TASK PROMPT: For the entries below, report every line that includes the word "Hose".

(SUPPLIED INFORMATION Opens)

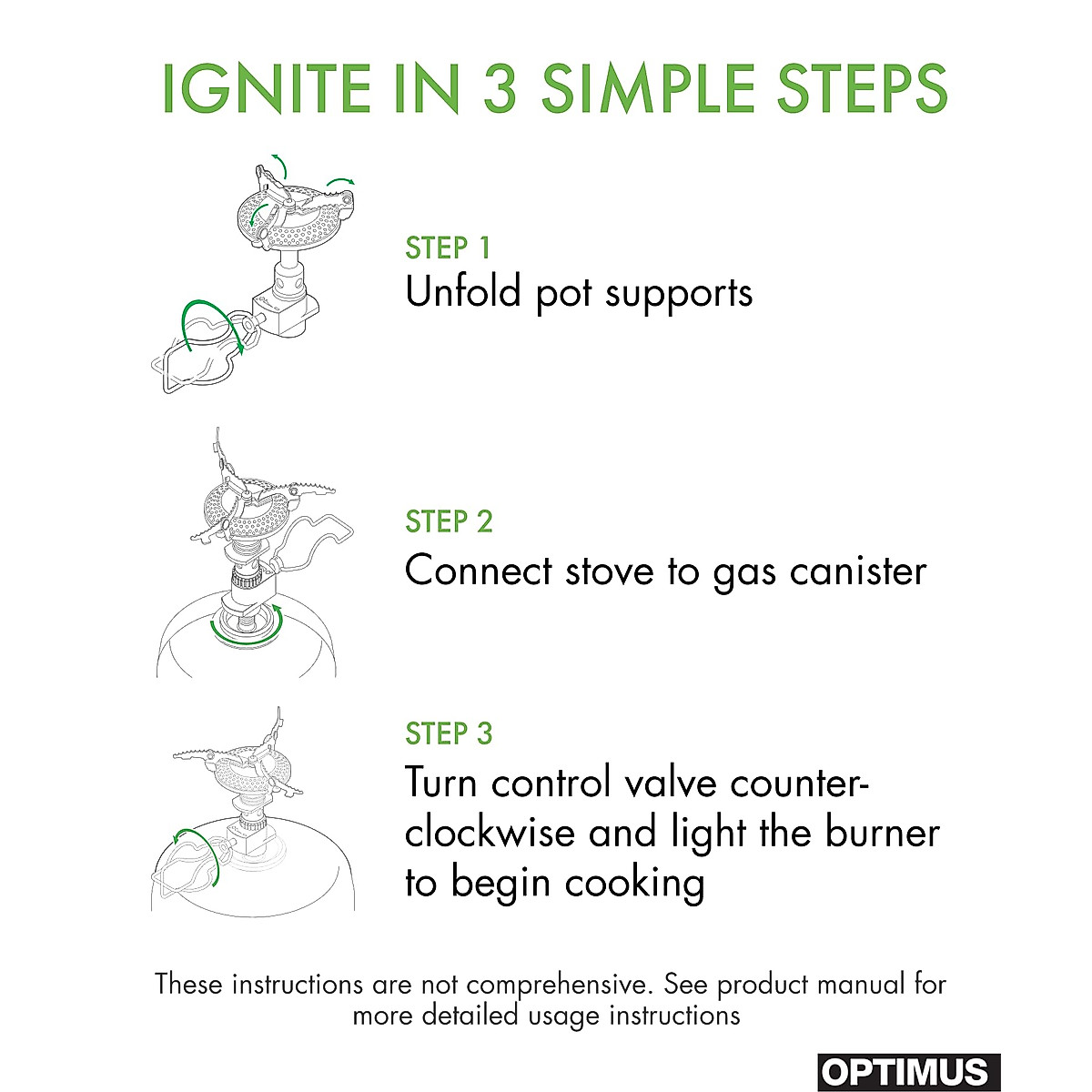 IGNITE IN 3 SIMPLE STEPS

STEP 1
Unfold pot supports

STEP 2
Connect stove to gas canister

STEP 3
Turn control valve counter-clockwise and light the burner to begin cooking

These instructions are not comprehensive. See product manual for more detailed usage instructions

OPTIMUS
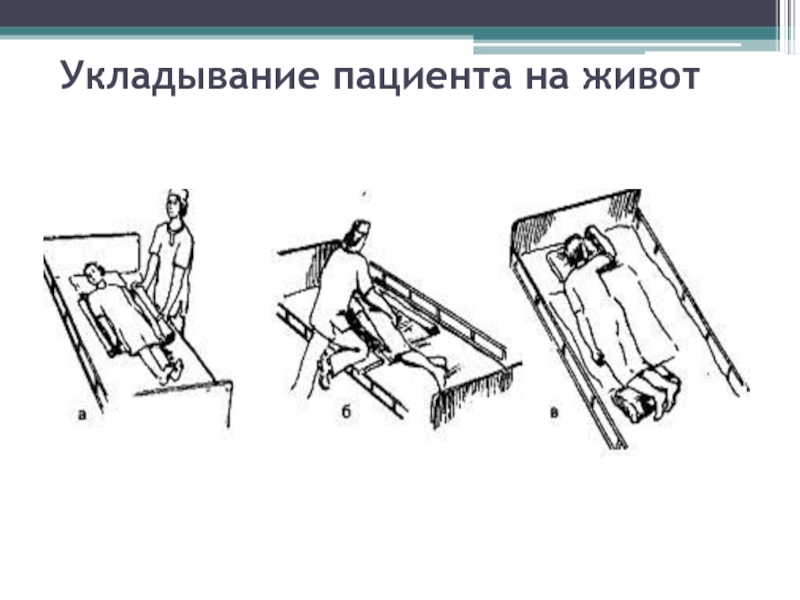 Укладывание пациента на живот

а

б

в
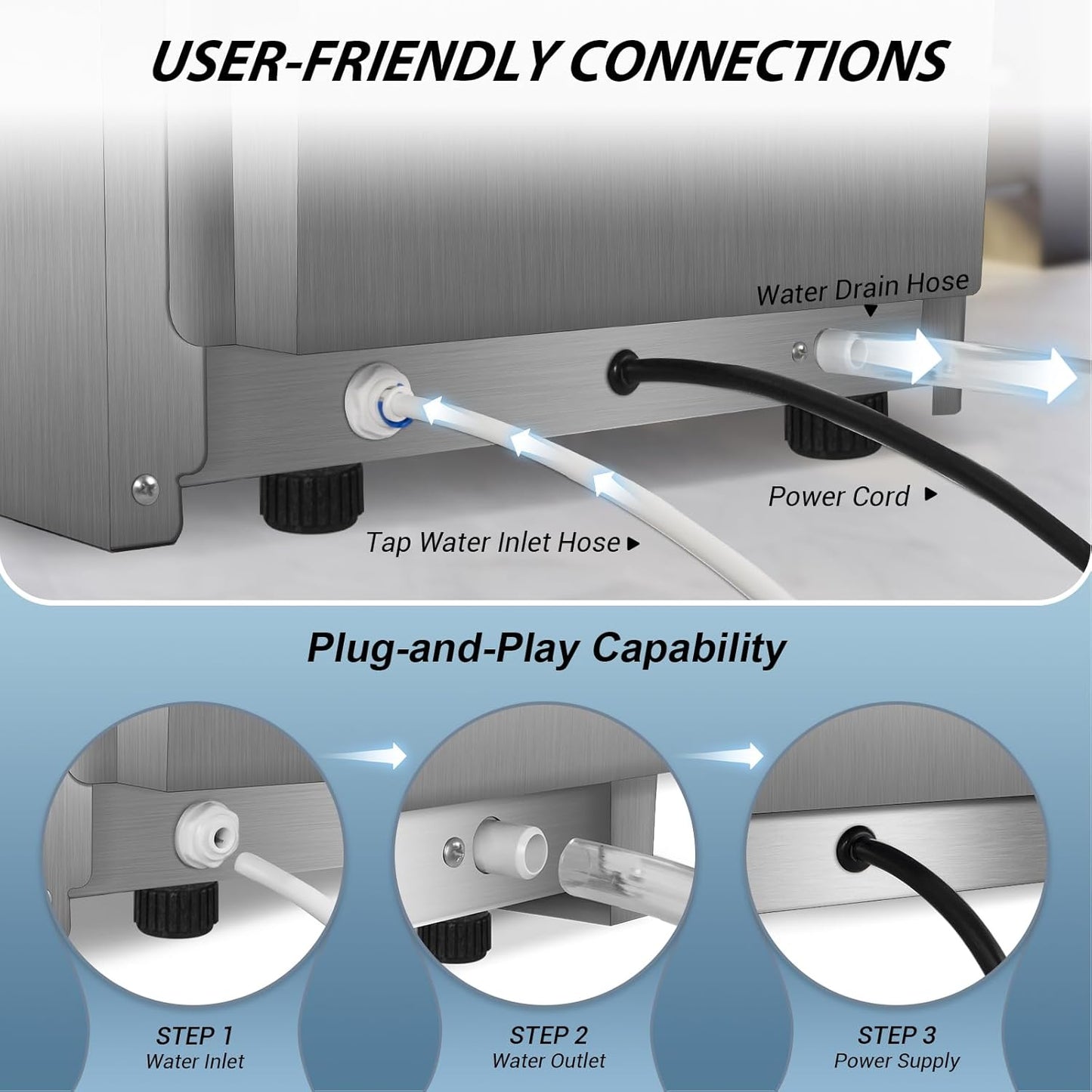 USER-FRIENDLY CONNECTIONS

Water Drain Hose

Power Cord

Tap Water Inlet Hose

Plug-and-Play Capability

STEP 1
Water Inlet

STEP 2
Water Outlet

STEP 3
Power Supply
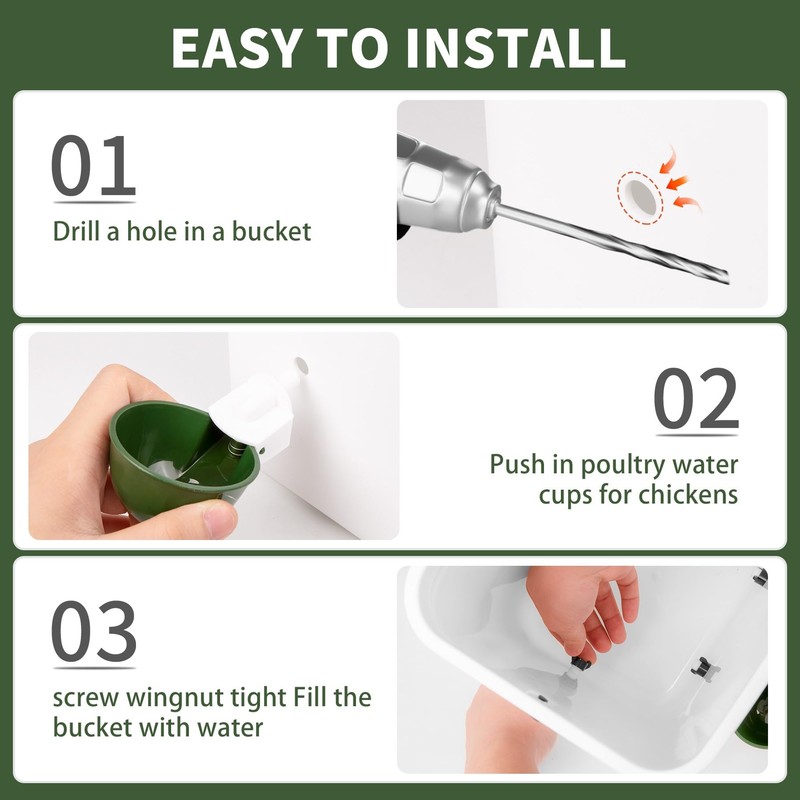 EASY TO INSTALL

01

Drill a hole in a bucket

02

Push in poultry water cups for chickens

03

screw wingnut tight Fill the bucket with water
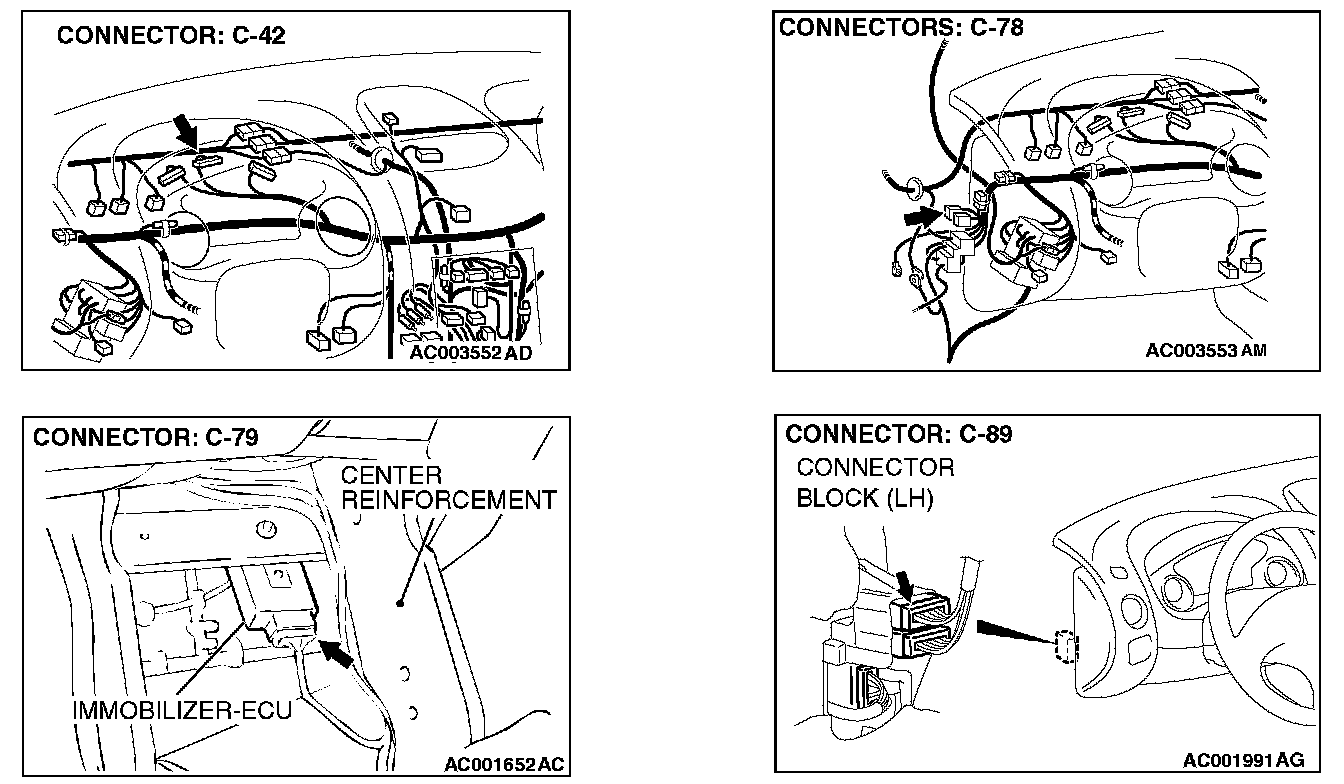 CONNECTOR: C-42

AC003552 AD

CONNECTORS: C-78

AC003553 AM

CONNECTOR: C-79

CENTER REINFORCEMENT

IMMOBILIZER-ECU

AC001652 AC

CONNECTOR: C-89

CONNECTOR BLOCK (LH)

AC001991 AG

(SUPPLIED INFORMATION Closes)
(SUPPLIED INFORMATION Opens)

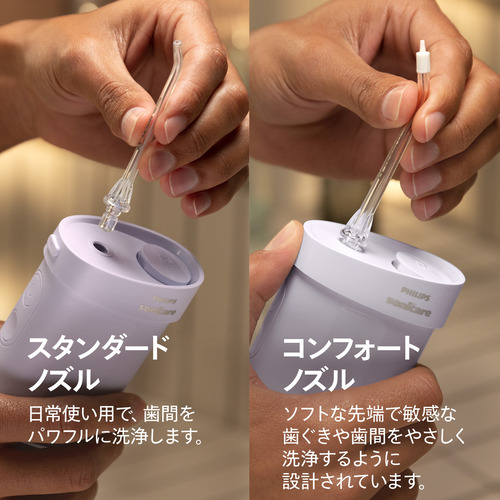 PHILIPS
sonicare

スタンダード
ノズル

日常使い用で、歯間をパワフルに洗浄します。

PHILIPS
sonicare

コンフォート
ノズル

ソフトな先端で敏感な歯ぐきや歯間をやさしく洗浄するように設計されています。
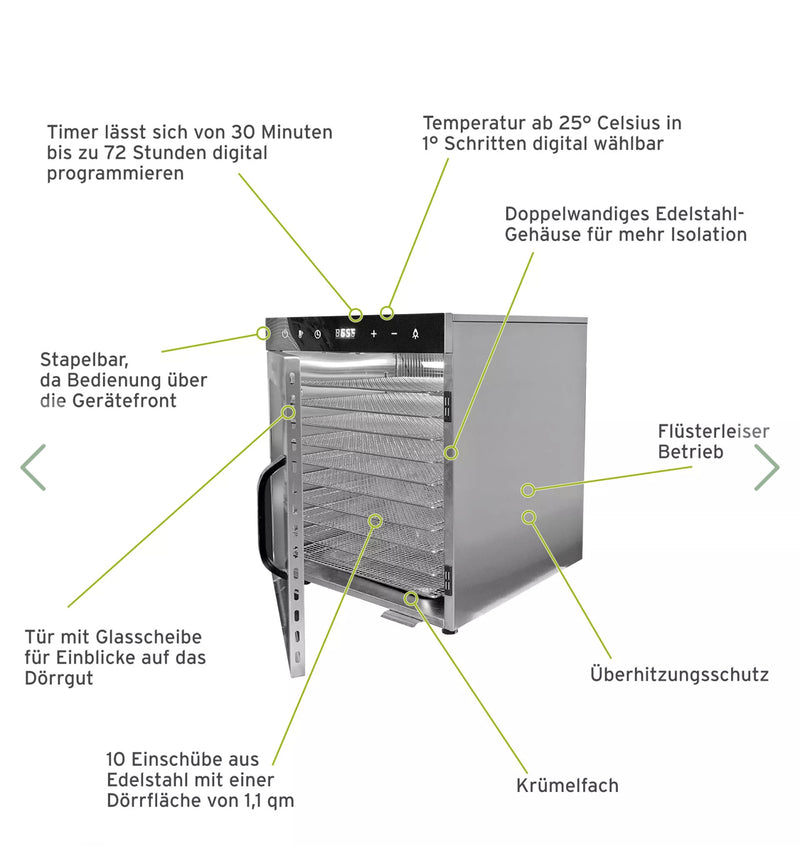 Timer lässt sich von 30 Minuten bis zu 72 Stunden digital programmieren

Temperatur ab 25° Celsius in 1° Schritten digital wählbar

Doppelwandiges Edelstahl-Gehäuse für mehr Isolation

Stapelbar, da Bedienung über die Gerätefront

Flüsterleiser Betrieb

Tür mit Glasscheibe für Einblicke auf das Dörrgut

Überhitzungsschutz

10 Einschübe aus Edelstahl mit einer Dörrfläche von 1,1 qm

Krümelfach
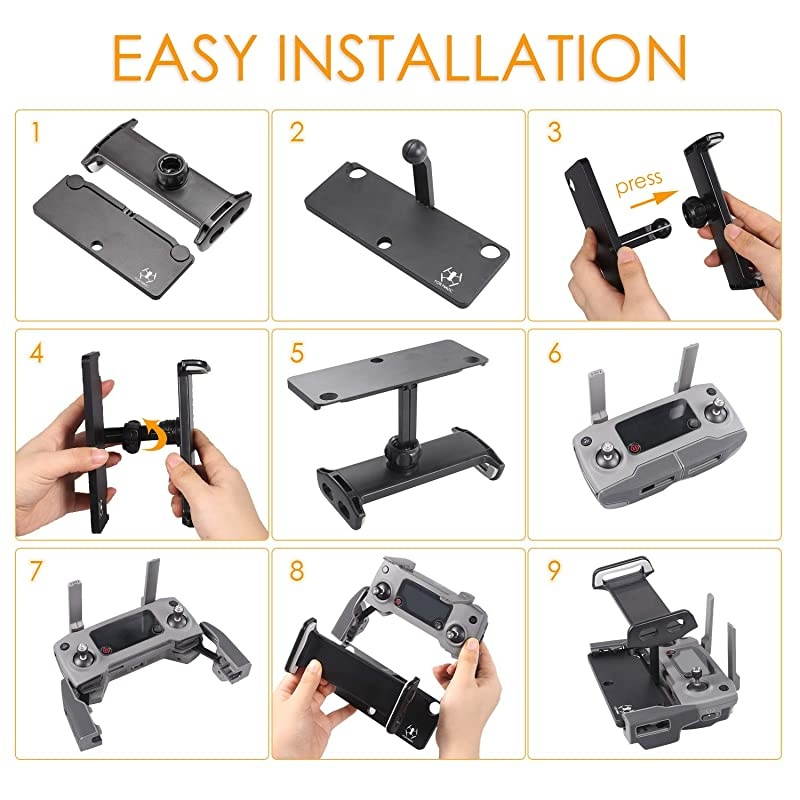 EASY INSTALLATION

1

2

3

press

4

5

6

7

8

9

(SUPPLIED INFORMATION Closes)

ANSWER:
Water Drain Hose
Tap Water Inlet Hose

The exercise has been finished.